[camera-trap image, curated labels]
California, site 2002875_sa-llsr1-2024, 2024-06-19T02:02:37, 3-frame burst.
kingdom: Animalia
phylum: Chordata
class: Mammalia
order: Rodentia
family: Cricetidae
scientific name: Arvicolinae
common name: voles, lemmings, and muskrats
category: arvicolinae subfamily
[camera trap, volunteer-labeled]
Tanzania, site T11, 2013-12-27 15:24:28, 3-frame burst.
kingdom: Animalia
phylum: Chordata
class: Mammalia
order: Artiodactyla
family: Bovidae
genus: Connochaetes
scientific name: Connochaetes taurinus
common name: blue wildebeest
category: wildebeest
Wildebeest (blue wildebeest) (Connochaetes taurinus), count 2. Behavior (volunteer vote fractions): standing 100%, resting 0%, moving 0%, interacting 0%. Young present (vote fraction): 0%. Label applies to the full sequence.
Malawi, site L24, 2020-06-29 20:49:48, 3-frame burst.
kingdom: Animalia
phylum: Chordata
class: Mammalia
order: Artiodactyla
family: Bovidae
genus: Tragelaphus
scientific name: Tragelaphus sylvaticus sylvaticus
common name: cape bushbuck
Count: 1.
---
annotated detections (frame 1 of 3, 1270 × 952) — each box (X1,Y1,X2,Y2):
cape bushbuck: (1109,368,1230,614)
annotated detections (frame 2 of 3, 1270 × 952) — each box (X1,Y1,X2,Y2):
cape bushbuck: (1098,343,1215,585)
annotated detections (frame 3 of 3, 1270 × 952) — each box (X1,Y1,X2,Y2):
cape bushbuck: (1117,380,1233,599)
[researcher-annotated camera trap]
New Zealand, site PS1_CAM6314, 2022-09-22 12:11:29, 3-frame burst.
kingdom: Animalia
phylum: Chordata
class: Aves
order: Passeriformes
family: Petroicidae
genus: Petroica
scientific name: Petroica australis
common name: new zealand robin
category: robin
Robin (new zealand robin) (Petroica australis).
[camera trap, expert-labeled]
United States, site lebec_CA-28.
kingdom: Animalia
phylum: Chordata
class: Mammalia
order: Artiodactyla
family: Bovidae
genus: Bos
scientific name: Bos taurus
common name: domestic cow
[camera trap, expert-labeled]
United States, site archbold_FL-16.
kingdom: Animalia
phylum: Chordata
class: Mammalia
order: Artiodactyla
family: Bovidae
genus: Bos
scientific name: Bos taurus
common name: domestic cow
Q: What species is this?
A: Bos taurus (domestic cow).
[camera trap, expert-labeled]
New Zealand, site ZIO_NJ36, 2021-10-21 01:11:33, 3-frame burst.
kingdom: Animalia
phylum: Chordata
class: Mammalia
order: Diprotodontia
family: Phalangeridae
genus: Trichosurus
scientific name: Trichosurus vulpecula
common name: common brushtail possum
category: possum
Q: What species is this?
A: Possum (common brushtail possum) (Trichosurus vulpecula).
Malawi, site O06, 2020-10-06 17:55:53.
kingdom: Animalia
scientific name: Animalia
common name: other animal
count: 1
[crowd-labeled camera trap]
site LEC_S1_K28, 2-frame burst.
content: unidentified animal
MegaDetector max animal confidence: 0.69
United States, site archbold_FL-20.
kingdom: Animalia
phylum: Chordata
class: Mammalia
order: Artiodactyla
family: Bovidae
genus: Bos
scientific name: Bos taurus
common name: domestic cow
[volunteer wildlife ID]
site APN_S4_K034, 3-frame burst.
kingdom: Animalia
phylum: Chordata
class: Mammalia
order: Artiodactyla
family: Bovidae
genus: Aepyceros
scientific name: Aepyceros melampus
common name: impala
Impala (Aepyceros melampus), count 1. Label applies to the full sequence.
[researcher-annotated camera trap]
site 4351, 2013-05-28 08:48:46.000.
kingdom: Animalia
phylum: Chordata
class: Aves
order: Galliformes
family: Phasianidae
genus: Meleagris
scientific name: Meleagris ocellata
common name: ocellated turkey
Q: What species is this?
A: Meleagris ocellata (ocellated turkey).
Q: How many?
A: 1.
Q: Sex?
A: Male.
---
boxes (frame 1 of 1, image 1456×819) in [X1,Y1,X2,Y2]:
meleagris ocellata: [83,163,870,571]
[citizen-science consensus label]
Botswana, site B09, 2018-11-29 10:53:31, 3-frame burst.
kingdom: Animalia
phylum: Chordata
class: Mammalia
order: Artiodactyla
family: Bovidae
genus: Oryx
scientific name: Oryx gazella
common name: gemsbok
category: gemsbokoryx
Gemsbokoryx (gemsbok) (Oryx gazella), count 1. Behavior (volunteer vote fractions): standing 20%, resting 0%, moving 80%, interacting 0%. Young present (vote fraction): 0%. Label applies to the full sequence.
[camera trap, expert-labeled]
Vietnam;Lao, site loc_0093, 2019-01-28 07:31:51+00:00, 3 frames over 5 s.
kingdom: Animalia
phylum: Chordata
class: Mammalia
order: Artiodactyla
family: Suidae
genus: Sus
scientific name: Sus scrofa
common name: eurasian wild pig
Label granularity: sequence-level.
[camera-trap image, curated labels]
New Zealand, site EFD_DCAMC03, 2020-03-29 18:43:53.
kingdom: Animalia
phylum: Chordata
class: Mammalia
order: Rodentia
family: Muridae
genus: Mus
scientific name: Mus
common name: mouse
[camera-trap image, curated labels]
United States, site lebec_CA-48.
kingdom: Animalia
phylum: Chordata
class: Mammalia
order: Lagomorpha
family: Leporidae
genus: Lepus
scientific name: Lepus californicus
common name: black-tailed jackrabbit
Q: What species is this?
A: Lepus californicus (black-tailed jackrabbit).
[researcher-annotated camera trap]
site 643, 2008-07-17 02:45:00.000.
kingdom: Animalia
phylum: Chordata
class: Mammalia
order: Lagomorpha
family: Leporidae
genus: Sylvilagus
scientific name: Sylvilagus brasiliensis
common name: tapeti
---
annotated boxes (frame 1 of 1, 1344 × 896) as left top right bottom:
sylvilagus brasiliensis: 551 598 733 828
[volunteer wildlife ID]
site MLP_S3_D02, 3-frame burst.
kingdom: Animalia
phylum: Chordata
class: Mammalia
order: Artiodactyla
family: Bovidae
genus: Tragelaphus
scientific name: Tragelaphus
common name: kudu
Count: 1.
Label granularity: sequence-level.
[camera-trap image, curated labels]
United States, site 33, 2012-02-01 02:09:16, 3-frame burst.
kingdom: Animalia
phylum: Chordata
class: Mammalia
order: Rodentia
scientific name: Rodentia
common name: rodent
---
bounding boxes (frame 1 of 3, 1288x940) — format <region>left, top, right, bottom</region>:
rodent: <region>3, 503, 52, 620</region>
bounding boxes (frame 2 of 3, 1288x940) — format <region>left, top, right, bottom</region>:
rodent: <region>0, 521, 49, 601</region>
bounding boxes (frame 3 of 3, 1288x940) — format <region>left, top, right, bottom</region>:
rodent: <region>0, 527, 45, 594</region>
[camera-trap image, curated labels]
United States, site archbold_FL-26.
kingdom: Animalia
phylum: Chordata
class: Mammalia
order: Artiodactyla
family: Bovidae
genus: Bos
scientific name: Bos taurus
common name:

Task goal :: Make an exact copy of the listing shown above.

Result for this exercise ::
[camera-trap image, curated labels]
California, site 2002875_sa-llsr1-2024, 2024-06-19T02:02:37, 3-frame burst.
kingdom: Animalia
phylum: Chordata
class: Mammalia
order: Rodentia
family: Cricetidae
scientific name: Arvicolinae
common name: voles, lemmings, and muskrats
category: arvicolinae subfamily
[camera trap, volunteer-labeled]
Tanzania, site T11, 2013-12-27 15:24:28, 3-frame burst.
kingdom: Animalia
phylum: Chordata
class: Mammalia
order: Artiodactyla
family: Bovidae
genus: Connochaetes
scientific name: Connochaetes taurinus
common name: blue wildebeest
category: wildebeest
Wildebeest (blue wildebeest) (Connochaetes taurinus), count 2. Behavior (volunteer vote fractions): standing 100%, resting 0%, moving 0%, interacting 0%. Young present (vote fraction): 0%. Label applies to the full sequence.
Malawi, site L24, 2020-06-29 20:49:48, 3-frame burst.
kingdom: Animalia
phylum: Chordata
class: Mammalia
order: Artiodactyla
family: Bovidae
genus: Tragelaphus
scientific name: Tragelaphus sylvaticus sylvaticus
common name: cape bushbuck
Count: 1.
---
annotated detections (frame 1 of 3, 1270 × 952) — each box (X1,Y1,X2,Y2):
cape bushbuck: (1109,368,1230,614)
annotated detections (frame 2 of 3, 1270 × 952) — each box (X1,Y1,X2,Y2):
cape bushbuck: (1098,343,1215,585)
annotated detections (frame 3 of 3, 1270 × 952) — each box (X1,Y1,X2,Y2):
cape bushbuck: (1117,380,1233,599)
[researcher-annotated camera trap]
New Zealand, site PS1_CAM6314, 2022-09-22 12:11:29, 3-frame burst.
kingdom: Animalia
phylum: Chordata
class: Aves
order: Passeriformes
family: Petroicidae
genus: Petroica
scientific name: Petroica australis
common name: new zealand robin
category: robin
Robin (new zealand robin) (Petroica australis).
[camera trap, expert-labeled]
United States, site lebec_CA-28.
kingdom: Animalia
phylum: Chordata
class: Mammalia
order: Artiodactyla
family: Bovidae
genus: Bos
scientific name: Bos taurus
common name: domestic cow
[camera trap, expert-labeled]
United States, site archbold_FL-16.
kingdom: Animalia
phylum: Chordata
class: Mammalia
order: Artiodactyla
family: Bovidae
genus: Bos
scientific name: Bos taurus
common name: domestic cow
Q: What species is this?
A: Bos taurus (domestic cow).
[camera trap, expert-labeled]
New Zealand, site ZIO_NJ36, 2021-10-21 01:11:33, 3-frame burst.
kingdom: Animalia
phylum: Chordata
class: Mammalia
order: Diprotodontia
family: Phalangeridae
genus: Trichosurus
scientific name: Trichosurus vulpecula
common name: common brushtail possum
category: possum
Q: What species is this?
A: Possum (common brushtail possum) (Trichosurus vulpecula).
Malawi, site O06, 2020-10-06 17:55:53.
kingdom: Animalia
scientific name: Animalia
common name: other animal
count: 1
[crowd-labeled camera trap]
site LEC_S1_K28, 2-frame burst.
content: unidentified animal
MegaDetector max animal confidence: 0.69
United States, site archbold_FL-20.
kingdom: Animalia
phylum: Chordata
class: Mammalia
order: Artiodactyla
family: Bovidae
genus: Bos
scientific name: Bos taurus
common name: domestic cow
[volunteer wildlife ID]
site APN_S4_K034, 3-frame burst.
kingdom: Animalia
phylum: Chordata
class: Mammalia
order: Artiodactyla
family: Bovidae
genus: Aepyceros
scientific name: Aepyceros melampus
common name: impala
Impala (Aepyceros melampus), count 1. Label applies to the full sequence.
[researcher-annotated camera trap]
site 4351, 2013-05-28 08:48:46.000.
kingdom: Animalia
phylum: Chordata
class: Aves
order: Galliformes
family: Phasianidae
genus: Meleagris
scientific name: Meleagris ocellata
common name: ocellated turkey
Q: What species is this?
A: Meleagris ocellata (ocellated turkey).
Q: How many?
A: 1.
Q: Sex?
A: Male.
---
boxes (frame 1 of 1, image 1456×819) in [X1,Y1,X2,Y2]:
meleagris ocellata: [83,163,870,571]
[citizen-science consensus label]
Botswana, site B09, 2018-11-29 10:53:31, 3-frame burst.
kingdom: Animalia
phylum: Chordata
class: Mammalia
order: Artiodactyla
family: Bovidae
genus: Oryx
scientific name: Oryx gazella
common name: gemsbok
category: gemsbokoryx
Gemsbokoryx (gemsbok) (Oryx gazella), count 1. Behavior (volunteer vote fractions): standing 20%, resting 0%, moving 80%, interacting 0%. Young present (vote fraction): 0%. Label applies to the full sequence.
[camera trap, expert-labeled]
Vietnam;Lao, site loc_0093, 2019-01-28 07:31:51+00:00, 3 frames over 5 s.
kingdom: Animalia
phylum: Chordata
class: Mammalia
order: Artiodactyla
family: Suidae
genus: Sus
scientific name: Sus scrofa
common name: eurasian wild pig
Label granularity: sequence-level.
[camera-trap image, curated labels]
New Zealand, site EFD_DCAMC03, 2020-03-29 18:43:53.
kingdom: Animalia
phylum: Chordata
class: Mammalia
order: Rodentia
family: Muridae
genus: Mus
scientific name: Mus
common name: mouse
[camera-trap image, curated labels]
United States, site lebec_CA-48.
kingdom: Animalia
phylum: Chordata
class: Mammalia
order: Lagomorpha
family: Leporidae
genus: Lepus
scientific name: Lepus californicus
common name: black-tailed jackrabbit
Q: What species is this?
A: Lepus californicus (black-tailed jackrabbit).
[researcher-annotated camera trap]
site 643, 2008-07-17 02:45:00.000.
kingdom: Animalia
phylum: Chordata
class: Mammalia
order: Lagomorpha
family: Leporidae
genus: Sylvilagus
scientific name: Sylvilagus brasiliensis
common name: tapeti
---
annotated boxes (frame 1 of 1, 1344 × 896) as left top right bottom:
sylvilagus brasiliensis: 551 598 733 828
[volunteer wildlife ID]
site MLP_S3_D02, 3-frame burst.
kingdom: Animalia
phylum: Chordata
class: Mammalia
order: Artiodactyla
family: Bovidae
genus: Tragelaphus
scientific name: Tragelaphus
common name: kudu
Count: 1.
Label granularity: sequence-level.
[camera-trap image, curated labels]
United States, site 33, 2012-02-01 02:09:16, 3-frame burst.
kingdom: Animalia
phylum: Chordata
class: Mammalia
order: Rodentia
scientific name: Rodentia
common name: rodent
---
bounding boxes (frame 1 of 3, 1288x940) — format <region>left, top, right, bottom</region>:
rodent: <region>3, 503, 52, 620</region>
bounding boxes (frame 2 of 3, 1288x940) — format <region>left, top, right, bottom</region>:
rodent: <region>0, 521, 49, 601</region>
bounding boxes (frame 3 of 3, 1288x940) — format <region>left, top, right, bottom</region>:
rodent: <region>0, 527, 45, 594</region>
[camera-trap image, curated labels]
United States, site archbold_FL-26.
kingdom: Animalia
phylum: Chordata
class: Mammalia
order: Artiodactyla
family: Bovidae
genus: Bos
scientific name: Bos taurus
common name:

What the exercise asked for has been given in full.